Or, je vous pose une question très simple. Ce n’est pas que je vous la pose à vous, mais je la pose à notre conscience collective : Au rendez-vous du dialogue des civilisations, quelle question sera posée à chacun ? Elle est simple. Qu’as-tu d’authentique et universel, d’utile et beau, pour éclairer la famille humaine ? D’authentique et universel, d’utile et beau.

Vous êtes africain et vous dites Jésus, Marie, Joseph. Est-ce que l’européen ne va pas ricaner ? Si vous dites Mohamed, Allah. Est-ce que l’arabe ne va pas ricaner ? Vous serez ridicule.

Mais si vous dites Ifa Orumila et que vous êtes capable d’expliquer la dimension scientifique de cet héritage, qui est l’ancêtre du binaire et de l’informatique.

Expliquez-nous cette analogie que vous faites entre le Fa et l’informatique.

Le Okpèlè, Akplè ou Agoumaga d’un Babalawo est l’ancêtre de l‘octet. Parce que cet instrument qui comporte 8 demi-coques de noix qui chacune fonctionnent comme ce qu’on appelle aujourd’hui un bit, une unité d’information à deux valeurs distinctes. Si vous jetez le Okpèlè, chaque demi-coque de noix présente ou la face creuse, symbolisée par un trait, ou la face convexe symbolisée par deux traits. Or, il y en a huit. Huit bits, c’est exactement un octet.

Sauf que nous, nous manipulons l’octet depuis 4000 ans avant Jésus-Christ. Les occidentaux n’ont conceptualisé en mathématiques l’Octet qu’en 1852-1853. Nous avons 6000 ans d’avance. Mais nous sommes devenus ignorants parce que amnésiques, la colonisation a effacé tout cela de notre mémoire.

Et donc, c’est heureux qu’on restaure ces savoirs qui nous permettent d’être dignes au rendez-vous de l’universel et de présenter un héritage aussi scientifique que sapientiel et spirituel.

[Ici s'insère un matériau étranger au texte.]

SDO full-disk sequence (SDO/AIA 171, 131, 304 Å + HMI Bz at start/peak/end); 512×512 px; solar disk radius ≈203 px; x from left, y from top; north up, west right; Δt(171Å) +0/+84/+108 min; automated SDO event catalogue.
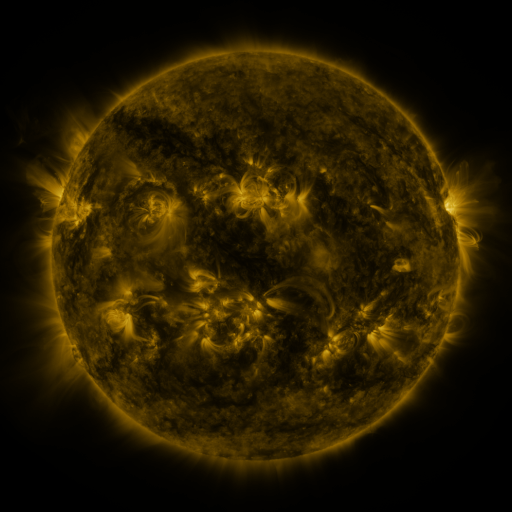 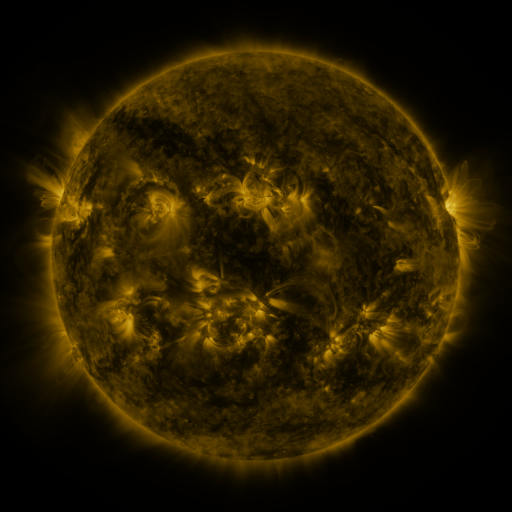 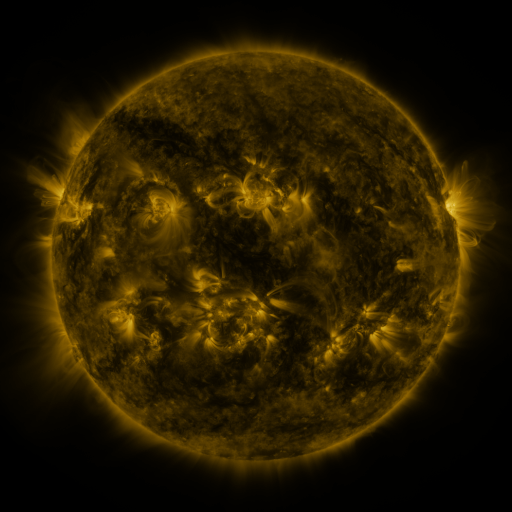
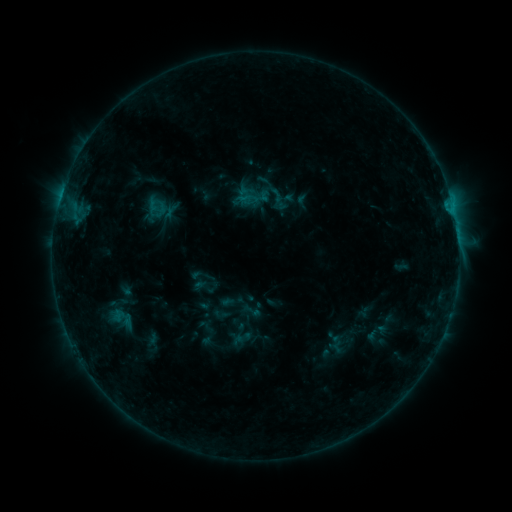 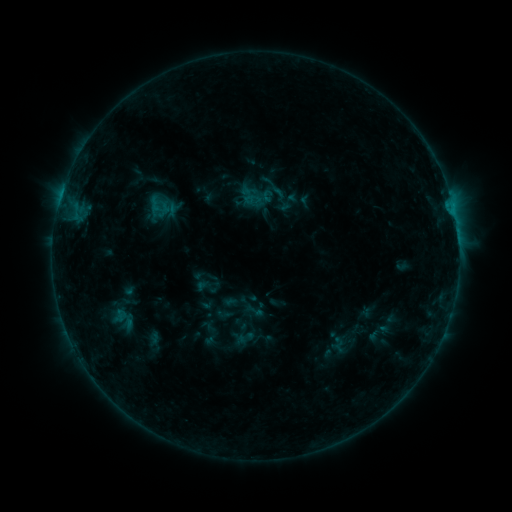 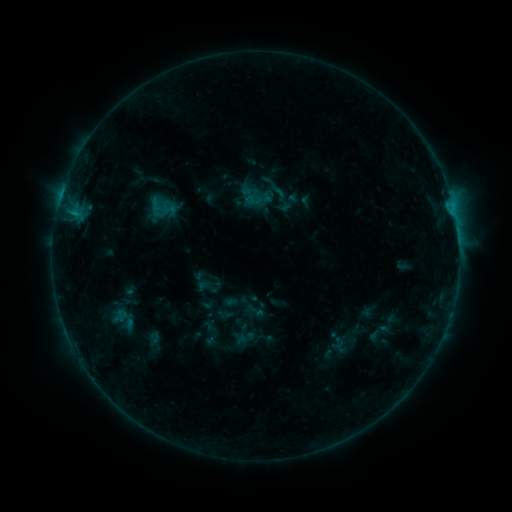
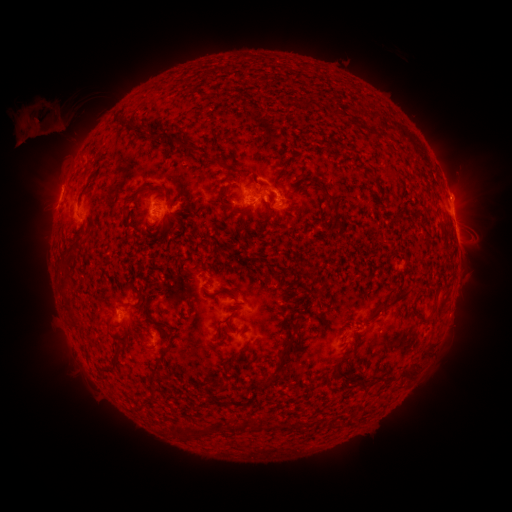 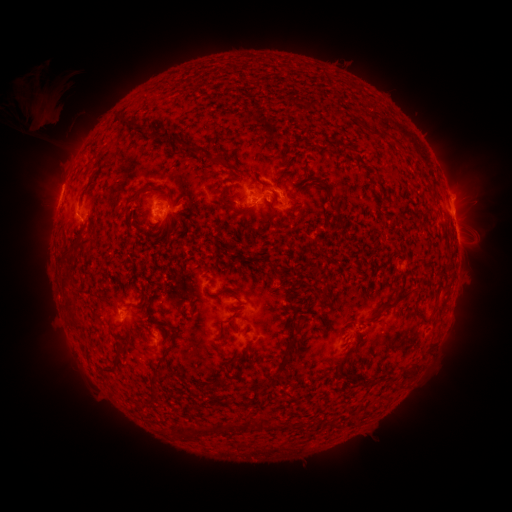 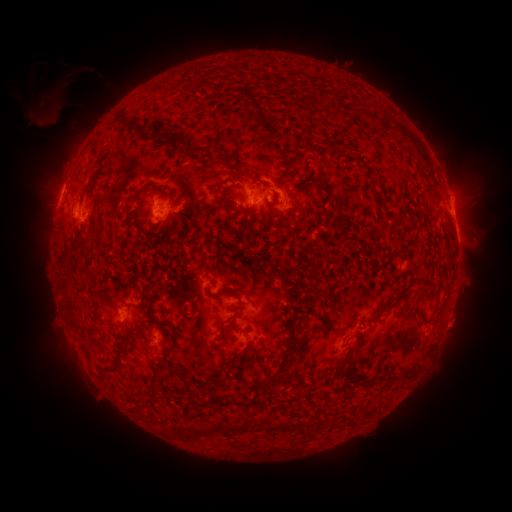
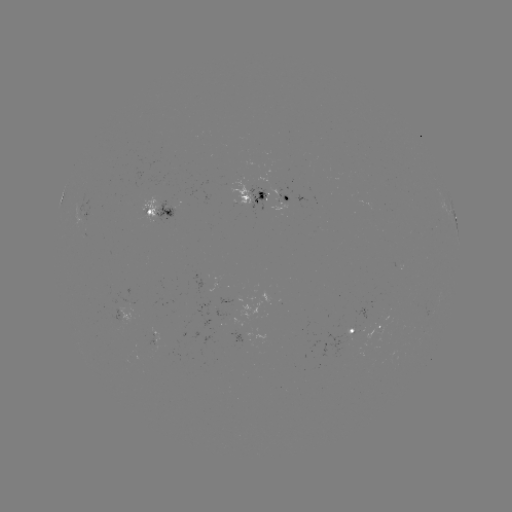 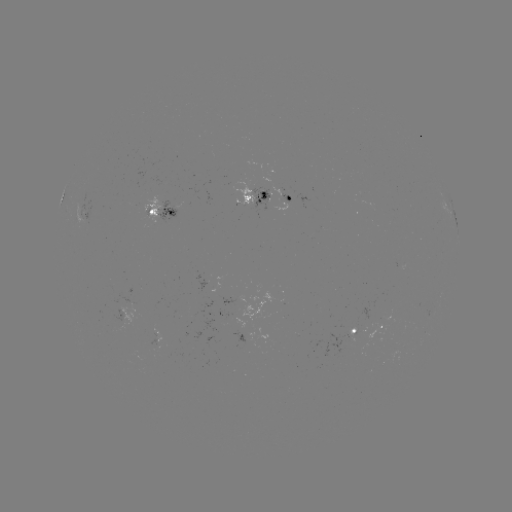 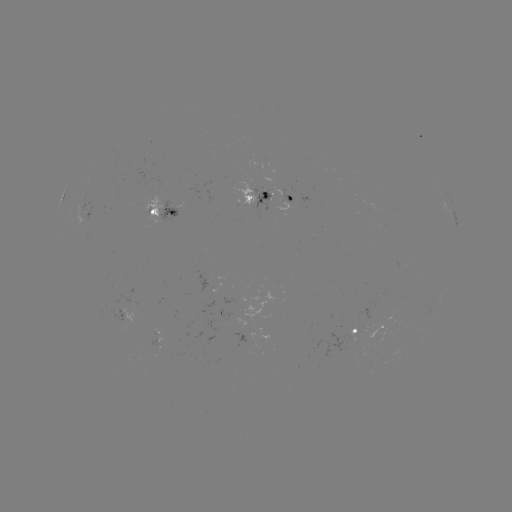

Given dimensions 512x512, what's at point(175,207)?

Donc moi, ce que je retiens en gros, c’est la reconnexion à nous-mêmes et à notre héritage. Je nous vois comme un arbre qu’on a déraciné, qu’on a posé sur le pavé. Qui était en train de se dessécher et que le premier coup de vent était prêt à battre. Eh bien là, nous sommes en train de remettre le tronc sur ses racines pour qu’il retrouve sa vitalité, qu’il donne du feuillage et qu’il donne des fruits.

Donc, nous avons absolument intérêt à nous reconnecter à nos racines. Et c’est en ça que moi, je salue la tenue de ce colloque où j’ai beaucoup appris du fait de la contribution de nos frères venus du Nigeria. Eux qui, à la faveur de la colonisation anglaise qui n’était pas assimilationniste, sont restés campés dans leurs racines. Et eux, vous voyez l’authenticité, la fierté, le dynamisme avec lequel ils en parlent. Ils nous apportent ce souffle-là pour notre renaissance et c’est tout à fait louable.

Lors de ce colloque, nous avons appris que les nigérians ont tenté, d’avoir une “Bible” des enseignements du Fa. Une démarche qui s’est révélée infructueuse, voire impossible. Alors comment contribuer à la sauvegarde et à la vulgarisation du Fa pour justement éviter les déviances soulevées lors de ce colloque ?

Je voudrais nous mettre en garde contre un danger. C’est de vouloir plaquer les schémas exogènes sur nos réalités endogènes. Vouloir écrire une Bible ou un Coran du Fa, c’est une aberration. Nous ne sommes pas des arabo-musulmans, nous ne sommes pas des judéo-chrétiens.

Comment voulez-vous définir l’infinitude ? Le Fa, c’est l’infinitude, mais qui a une structure stable. On peut décrire la structure stable. Des ouvrages existent.

Moi, j’ai découvert le Fa à travers le livre de feu le Dr Basile Adjou-Moumouni. « Le Code de vie du primitif : Sagesses africaines selon Ifa », écrit en quatre tomes et qui fait au total 1200 pages. J’ai dévoré les 1200 pages en trois mois.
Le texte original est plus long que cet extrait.